Deep divisions between the United States and China over trade and investment stymied cooperation at the Asia-Pacific Economic Cooperation forum (APEC), leaving the 21 member nations unable to issue a traditional joint communique on shared goals for the first time in the summit's history.

O'Neill, who also served as APEC chairman, issued a statement in lieu of the joint communique, which acknowledged a "small number" of forum members could not agree on issues including trade polices and how the WTO functioned.

"In order to improve the functioning of the WTO and to deliver for all its members, we commit to work together to improve its negotiating, monitoring and dispute settlement functions," O'Neill said in a statement.

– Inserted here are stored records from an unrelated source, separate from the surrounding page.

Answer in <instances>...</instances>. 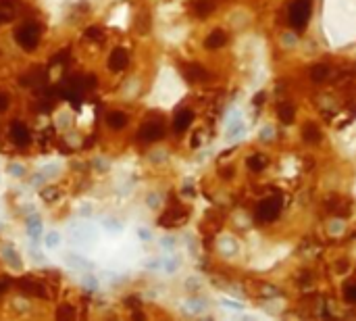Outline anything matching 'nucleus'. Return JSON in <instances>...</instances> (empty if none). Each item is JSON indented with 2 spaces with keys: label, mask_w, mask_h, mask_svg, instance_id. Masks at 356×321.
Instances as JSON below:
<instances>
[{
  "label": "nucleus",
  "mask_w": 356,
  "mask_h": 321,
  "mask_svg": "<svg viewBox=\"0 0 356 321\" xmlns=\"http://www.w3.org/2000/svg\"><path fill=\"white\" fill-rule=\"evenodd\" d=\"M246 163H248V167H250L252 171H263L269 161H267V157H263V154H254V157H250Z\"/></svg>",
  "instance_id": "17"
},
{
  "label": "nucleus",
  "mask_w": 356,
  "mask_h": 321,
  "mask_svg": "<svg viewBox=\"0 0 356 321\" xmlns=\"http://www.w3.org/2000/svg\"><path fill=\"white\" fill-rule=\"evenodd\" d=\"M4 259H6L8 263L13 265V267H21V261H19V257H15V255H13V251H10V248H6V253H4Z\"/></svg>",
  "instance_id": "23"
},
{
  "label": "nucleus",
  "mask_w": 356,
  "mask_h": 321,
  "mask_svg": "<svg viewBox=\"0 0 356 321\" xmlns=\"http://www.w3.org/2000/svg\"><path fill=\"white\" fill-rule=\"evenodd\" d=\"M8 109V96L6 94H0V113H4Z\"/></svg>",
  "instance_id": "24"
},
{
  "label": "nucleus",
  "mask_w": 356,
  "mask_h": 321,
  "mask_svg": "<svg viewBox=\"0 0 356 321\" xmlns=\"http://www.w3.org/2000/svg\"><path fill=\"white\" fill-rule=\"evenodd\" d=\"M185 75H187V79H192V81H200V79H206V71H204V67H200V65H189L185 69Z\"/></svg>",
  "instance_id": "16"
},
{
  "label": "nucleus",
  "mask_w": 356,
  "mask_h": 321,
  "mask_svg": "<svg viewBox=\"0 0 356 321\" xmlns=\"http://www.w3.org/2000/svg\"><path fill=\"white\" fill-rule=\"evenodd\" d=\"M281 213V198L279 196H269L265 198L263 203L258 205L256 209V221L260 223H269V221H275Z\"/></svg>",
  "instance_id": "3"
},
{
  "label": "nucleus",
  "mask_w": 356,
  "mask_h": 321,
  "mask_svg": "<svg viewBox=\"0 0 356 321\" xmlns=\"http://www.w3.org/2000/svg\"><path fill=\"white\" fill-rule=\"evenodd\" d=\"M127 65H129L127 52H125L123 48H115V50L111 52V56H109V69L115 71V73H119V71L127 69Z\"/></svg>",
  "instance_id": "6"
},
{
  "label": "nucleus",
  "mask_w": 356,
  "mask_h": 321,
  "mask_svg": "<svg viewBox=\"0 0 356 321\" xmlns=\"http://www.w3.org/2000/svg\"><path fill=\"white\" fill-rule=\"evenodd\" d=\"M192 119H194V113H192V111H187V109L179 111V113L175 115V121H173L175 132H177V134L185 132V129H187L189 125H192Z\"/></svg>",
  "instance_id": "10"
},
{
  "label": "nucleus",
  "mask_w": 356,
  "mask_h": 321,
  "mask_svg": "<svg viewBox=\"0 0 356 321\" xmlns=\"http://www.w3.org/2000/svg\"><path fill=\"white\" fill-rule=\"evenodd\" d=\"M10 138H13V142L17 146H27L29 144V132L21 121H15L13 125H10Z\"/></svg>",
  "instance_id": "7"
},
{
  "label": "nucleus",
  "mask_w": 356,
  "mask_h": 321,
  "mask_svg": "<svg viewBox=\"0 0 356 321\" xmlns=\"http://www.w3.org/2000/svg\"><path fill=\"white\" fill-rule=\"evenodd\" d=\"M344 296H346V301L356 305V282H350L346 284V288H344Z\"/></svg>",
  "instance_id": "20"
},
{
  "label": "nucleus",
  "mask_w": 356,
  "mask_h": 321,
  "mask_svg": "<svg viewBox=\"0 0 356 321\" xmlns=\"http://www.w3.org/2000/svg\"><path fill=\"white\" fill-rule=\"evenodd\" d=\"M277 115H279V119H281V123L290 125V123L294 121L296 111H294V106H292L290 102H281V104L277 106Z\"/></svg>",
  "instance_id": "15"
},
{
  "label": "nucleus",
  "mask_w": 356,
  "mask_h": 321,
  "mask_svg": "<svg viewBox=\"0 0 356 321\" xmlns=\"http://www.w3.org/2000/svg\"><path fill=\"white\" fill-rule=\"evenodd\" d=\"M40 33L42 31L35 23H23V25L15 31V40L21 44V48L33 50V48H38V44H40Z\"/></svg>",
  "instance_id": "2"
},
{
  "label": "nucleus",
  "mask_w": 356,
  "mask_h": 321,
  "mask_svg": "<svg viewBox=\"0 0 356 321\" xmlns=\"http://www.w3.org/2000/svg\"><path fill=\"white\" fill-rule=\"evenodd\" d=\"M263 100H265V94H258V96H254V104H256V106L263 104Z\"/></svg>",
  "instance_id": "28"
},
{
  "label": "nucleus",
  "mask_w": 356,
  "mask_h": 321,
  "mask_svg": "<svg viewBox=\"0 0 356 321\" xmlns=\"http://www.w3.org/2000/svg\"><path fill=\"white\" fill-rule=\"evenodd\" d=\"M185 219H187V211L175 207V209H169L167 213H163V217L159 219V223L163 225V228H175V225L185 223Z\"/></svg>",
  "instance_id": "4"
},
{
  "label": "nucleus",
  "mask_w": 356,
  "mask_h": 321,
  "mask_svg": "<svg viewBox=\"0 0 356 321\" xmlns=\"http://www.w3.org/2000/svg\"><path fill=\"white\" fill-rule=\"evenodd\" d=\"M165 136V127L161 121H150L140 129V140L144 142H159Z\"/></svg>",
  "instance_id": "5"
},
{
  "label": "nucleus",
  "mask_w": 356,
  "mask_h": 321,
  "mask_svg": "<svg viewBox=\"0 0 356 321\" xmlns=\"http://www.w3.org/2000/svg\"><path fill=\"white\" fill-rule=\"evenodd\" d=\"M46 244H48V246H56L58 244V234H50L48 238H46Z\"/></svg>",
  "instance_id": "25"
},
{
  "label": "nucleus",
  "mask_w": 356,
  "mask_h": 321,
  "mask_svg": "<svg viewBox=\"0 0 356 321\" xmlns=\"http://www.w3.org/2000/svg\"><path fill=\"white\" fill-rule=\"evenodd\" d=\"M152 27V21H150V13L148 10H140L134 19V29L140 33V35H146Z\"/></svg>",
  "instance_id": "11"
},
{
  "label": "nucleus",
  "mask_w": 356,
  "mask_h": 321,
  "mask_svg": "<svg viewBox=\"0 0 356 321\" xmlns=\"http://www.w3.org/2000/svg\"><path fill=\"white\" fill-rule=\"evenodd\" d=\"M8 288V280L6 278H2V280H0V292H4Z\"/></svg>",
  "instance_id": "27"
},
{
  "label": "nucleus",
  "mask_w": 356,
  "mask_h": 321,
  "mask_svg": "<svg viewBox=\"0 0 356 321\" xmlns=\"http://www.w3.org/2000/svg\"><path fill=\"white\" fill-rule=\"evenodd\" d=\"M212 8H215V4H212V0H198V2L194 4V10H196V13H198L200 17L208 15Z\"/></svg>",
  "instance_id": "19"
},
{
  "label": "nucleus",
  "mask_w": 356,
  "mask_h": 321,
  "mask_svg": "<svg viewBox=\"0 0 356 321\" xmlns=\"http://www.w3.org/2000/svg\"><path fill=\"white\" fill-rule=\"evenodd\" d=\"M302 138L308 144H317V142H321V132H319V127L315 123H308L302 129Z\"/></svg>",
  "instance_id": "14"
},
{
  "label": "nucleus",
  "mask_w": 356,
  "mask_h": 321,
  "mask_svg": "<svg viewBox=\"0 0 356 321\" xmlns=\"http://www.w3.org/2000/svg\"><path fill=\"white\" fill-rule=\"evenodd\" d=\"M227 44V33H225L223 29H215L208 33V38L204 40V46L210 50H217V48H223V46Z\"/></svg>",
  "instance_id": "9"
},
{
  "label": "nucleus",
  "mask_w": 356,
  "mask_h": 321,
  "mask_svg": "<svg viewBox=\"0 0 356 321\" xmlns=\"http://www.w3.org/2000/svg\"><path fill=\"white\" fill-rule=\"evenodd\" d=\"M86 35H88L90 40H102V29L100 27H88Z\"/></svg>",
  "instance_id": "22"
},
{
  "label": "nucleus",
  "mask_w": 356,
  "mask_h": 321,
  "mask_svg": "<svg viewBox=\"0 0 356 321\" xmlns=\"http://www.w3.org/2000/svg\"><path fill=\"white\" fill-rule=\"evenodd\" d=\"M56 317L58 319H73L75 317V311H73V307H61V309H58V311H56Z\"/></svg>",
  "instance_id": "21"
},
{
  "label": "nucleus",
  "mask_w": 356,
  "mask_h": 321,
  "mask_svg": "<svg viewBox=\"0 0 356 321\" xmlns=\"http://www.w3.org/2000/svg\"><path fill=\"white\" fill-rule=\"evenodd\" d=\"M19 290H21V292H25V294L40 296V299H44V296H46V290H44V286H42L40 282L31 280V278H23V280L19 282Z\"/></svg>",
  "instance_id": "8"
},
{
  "label": "nucleus",
  "mask_w": 356,
  "mask_h": 321,
  "mask_svg": "<svg viewBox=\"0 0 356 321\" xmlns=\"http://www.w3.org/2000/svg\"><path fill=\"white\" fill-rule=\"evenodd\" d=\"M106 123H109V127H113V129H123L127 125V115L121 113V111H111L109 115H106Z\"/></svg>",
  "instance_id": "12"
},
{
  "label": "nucleus",
  "mask_w": 356,
  "mask_h": 321,
  "mask_svg": "<svg viewBox=\"0 0 356 321\" xmlns=\"http://www.w3.org/2000/svg\"><path fill=\"white\" fill-rule=\"evenodd\" d=\"M313 13V0H294L288 13V21L294 29H304L308 25V19Z\"/></svg>",
  "instance_id": "1"
},
{
  "label": "nucleus",
  "mask_w": 356,
  "mask_h": 321,
  "mask_svg": "<svg viewBox=\"0 0 356 321\" xmlns=\"http://www.w3.org/2000/svg\"><path fill=\"white\" fill-rule=\"evenodd\" d=\"M329 75V67L327 65H315L313 69H311V79L313 81H325V77Z\"/></svg>",
  "instance_id": "18"
},
{
  "label": "nucleus",
  "mask_w": 356,
  "mask_h": 321,
  "mask_svg": "<svg viewBox=\"0 0 356 321\" xmlns=\"http://www.w3.org/2000/svg\"><path fill=\"white\" fill-rule=\"evenodd\" d=\"M15 19V2L0 0V23H8Z\"/></svg>",
  "instance_id": "13"
},
{
  "label": "nucleus",
  "mask_w": 356,
  "mask_h": 321,
  "mask_svg": "<svg viewBox=\"0 0 356 321\" xmlns=\"http://www.w3.org/2000/svg\"><path fill=\"white\" fill-rule=\"evenodd\" d=\"M10 173L13 175H23V167L21 165H10Z\"/></svg>",
  "instance_id": "26"
}]
</instances>
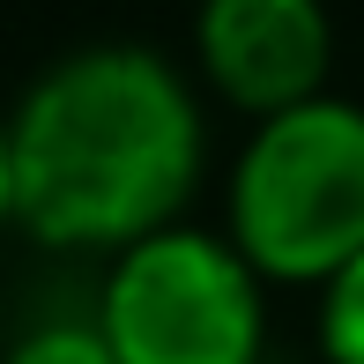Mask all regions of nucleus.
<instances>
[{
  "instance_id": "obj_1",
  "label": "nucleus",
  "mask_w": 364,
  "mask_h": 364,
  "mask_svg": "<svg viewBox=\"0 0 364 364\" xmlns=\"http://www.w3.org/2000/svg\"><path fill=\"white\" fill-rule=\"evenodd\" d=\"M15 223L45 245L119 253L178 216L201 171V112L164 53L97 45L60 60L8 119Z\"/></svg>"
},
{
  "instance_id": "obj_2",
  "label": "nucleus",
  "mask_w": 364,
  "mask_h": 364,
  "mask_svg": "<svg viewBox=\"0 0 364 364\" xmlns=\"http://www.w3.org/2000/svg\"><path fill=\"white\" fill-rule=\"evenodd\" d=\"M230 245L275 283H327L364 253V112L305 97L268 112L230 178Z\"/></svg>"
},
{
  "instance_id": "obj_3",
  "label": "nucleus",
  "mask_w": 364,
  "mask_h": 364,
  "mask_svg": "<svg viewBox=\"0 0 364 364\" xmlns=\"http://www.w3.org/2000/svg\"><path fill=\"white\" fill-rule=\"evenodd\" d=\"M119 364H260V268L208 230H149L119 245L97 297Z\"/></svg>"
},
{
  "instance_id": "obj_4",
  "label": "nucleus",
  "mask_w": 364,
  "mask_h": 364,
  "mask_svg": "<svg viewBox=\"0 0 364 364\" xmlns=\"http://www.w3.org/2000/svg\"><path fill=\"white\" fill-rule=\"evenodd\" d=\"M327 60L335 30L320 0H201V75L253 119L320 97Z\"/></svg>"
},
{
  "instance_id": "obj_5",
  "label": "nucleus",
  "mask_w": 364,
  "mask_h": 364,
  "mask_svg": "<svg viewBox=\"0 0 364 364\" xmlns=\"http://www.w3.org/2000/svg\"><path fill=\"white\" fill-rule=\"evenodd\" d=\"M320 350L327 364H364V253L320 283Z\"/></svg>"
},
{
  "instance_id": "obj_6",
  "label": "nucleus",
  "mask_w": 364,
  "mask_h": 364,
  "mask_svg": "<svg viewBox=\"0 0 364 364\" xmlns=\"http://www.w3.org/2000/svg\"><path fill=\"white\" fill-rule=\"evenodd\" d=\"M8 364H119L105 342V327H38V335H23L8 350Z\"/></svg>"
},
{
  "instance_id": "obj_7",
  "label": "nucleus",
  "mask_w": 364,
  "mask_h": 364,
  "mask_svg": "<svg viewBox=\"0 0 364 364\" xmlns=\"http://www.w3.org/2000/svg\"><path fill=\"white\" fill-rule=\"evenodd\" d=\"M15 216V149H8V119H0V223Z\"/></svg>"
}]
</instances>
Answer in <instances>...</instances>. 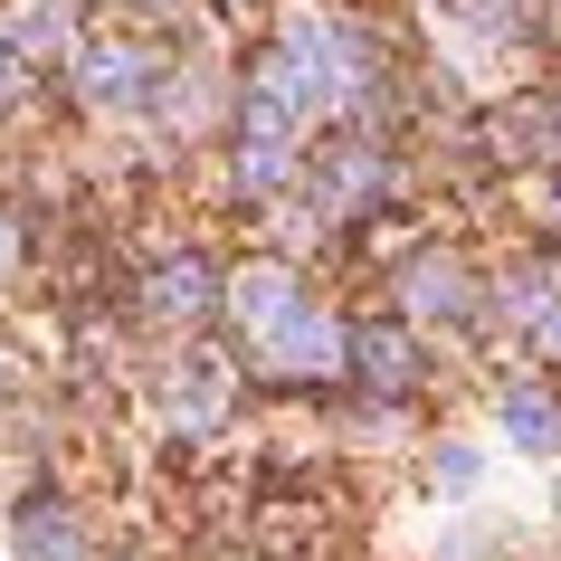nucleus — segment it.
Segmentation results:
<instances>
[{
    "label": "nucleus",
    "instance_id": "1",
    "mask_svg": "<svg viewBox=\"0 0 561 561\" xmlns=\"http://www.w3.org/2000/svg\"><path fill=\"white\" fill-rule=\"evenodd\" d=\"M266 362H286V371H324L333 353H343V333L324 324V314H305V305H286V314H266Z\"/></svg>",
    "mask_w": 561,
    "mask_h": 561
},
{
    "label": "nucleus",
    "instance_id": "2",
    "mask_svg": "<svg viewBox=\"0 0 561 561\" xmlns=\"http://www.w3.org/2000/svg\"><path fill=\"white\" fill-rule=\"evenodd\" d=\"M495 428L524 447V457H561V419H552V400H542V390H524V381L495 400Z\"/></svg>",
    "mask_w": 561,
    "mask_h": 561
},
{
    "label": "nucleus",
    "instance_id": "3",
    "mask_svg": "<svg viewBox=\"0 0 561 561\" xmlns=\"http://www.w3.org/2000/svg\"><path fill=\"white\" fill-rule=\"evenodd\" d=\"M20 542H30L38 561H77V524H67V514H48V504H30V514H20Z\"/></svg>",
    "mask_w": 561,
    "mask_h": 561
},
{
    "label": "nucleus",
    "instance_id": "4",
    "mask_svg": "<svg viewBox=\"0 0 561 561\" xmlns=\"http://www.w3.org/2000/svg\"><path fill=\"white\" fill-rule=\"evenodd\" d=\"M286 305H296V286H286L276 266H248V276H238V314H248V324H266V314H286Z\"/></svg>",
    "mask_w": 561,
    "mask_h": 561
},
{
    "label": "nucleus",
    "instance_id": "5",
    "mask_svg": "<svg viewBox=\"0 0 561 561\" xmlns=\"http://www.w3.org/2000/svg\"><path fill=\"white\" fill-rule=\"evenodd\" d=\"M428 485H438L447 504H467L476 485H485V467H476V447H438V457H428Z\"/></svg>",
    "mask_w": 561,
    "mask_h": 561
},
{
    "label": "nucleus",
    "instance_id": "6",
    "mask_svg": "<svg viewBox=\"0 0 561 561\" xmlns=\"http://www.w3.org/2000/svg\"><path fill=\"white\" fill-rule=\"evenodd\" d=\"M87 77H95V95H105V105H124V95H144V77H152V67H144V58H124V48H105V58H95Z\"/></svg>",
    "mask_w": 561,
    "mask_h": 561
},
{
    "label": "nucleus",
    "instance_id": "7",
    "mask_svg": "<svg viewBox=\"0 0 561 561\" xmlns=\"http://www.w3.org/2000/svg\"><path fill=\"white\" fill-rule=\"evenodd\" d=\"M201 296H209V276H201V266H172V276L152 286V314H191Z\"/></svg>",
    "mask_w": 561,
    "mask_h": 561
},
{
    "label": "nucleus",
    "instance_id": "8",
    "mask_svg": "<svg viewBox=\"0 0 561 561\" xmlns=\"http://www.w3.org/2000/svg\"><path fill=\"white\" fill-rule=\"evenodd\" d=\"M219 390H229L219 371H181V400H172V410L181 419H219Z\"/></svg>",
    "mask_w": 561,
    "mask_h": 561
},
{
    "label": "nucleus",
    "instance_id": "9",
    "mask_svg": "<svg viewBox=\"0 0 561 561\" xmlns=\"http://www.w3.org/2000/svg\"><path fill=\"white\" fill-rule=\"evenodd\" d=\"M362 362H371V381H410V353H400L390 333H381V343H362Z\"/></svg>",
    "mask_w": 561,
    "mask_h": 561
},
{
    "label": "nucleus",
    "instance_id": "10",
    "mask_svg": "<svg viewBox=\"0 0 561 561\" xmlns=\"http://www.w3.org/2000/svg\"><path fill=\"white\" fill-rule=\"evenodd\" d=\"M542 343H552V353H561V305H552V314H542Z\"/></svg>",
    "mask_w": 561,
    "mask_h": 561
},
{
    "label": "nucleus",
    "instance_id": "11",
    "mask_svg": "<svg viewBox=\"0 0 561 561\" xmlns=\"http://www.w3.org/2000/svg\"><path fill=\"white\" fill-rule=\"evenodd\" d=\"M0 266H10V229H0Z\"/></svg>",
    "mask_w": 561,
    "mask_h": 561
},
{
    "label": "nucleus",
    "instance_id": "12",
    "mask_svg": "<svg viewBox=\"0 0 561 561\" xmlns=\"http://www.w3.org/2000/svg\"><path fill=\"white\" fill-rule=\"evenodd\" d=\"M0 95H10V58H0Z\"/></svg>",
    "mask_w": 561,
    "mask_h": 561
}]
</instances>
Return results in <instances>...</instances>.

Trade and diplomatic ties between the world's two largest economies have become increasingly fraught due to disagreements over everything from trade practices and tariffs to freedom of navigation in the South China Sea.

Chinese President Xi Jinping and U.S. Vice President Mike Pence traded barbs at the forum over their competing polices in the strategic Pacific region, with the U.S. taking direct aim at China's Belt and Road initiative over claims it saddled countries with debt and compromised their sovereignty.

Trump has complained frequently that the United States is treated unfairly in global trade and has sharply criticized the WTO for letting that happen.

Members of the Group of 20 summit are meeting in Argentina later this month, where climate change, steel and migration have emerged as major sticking points.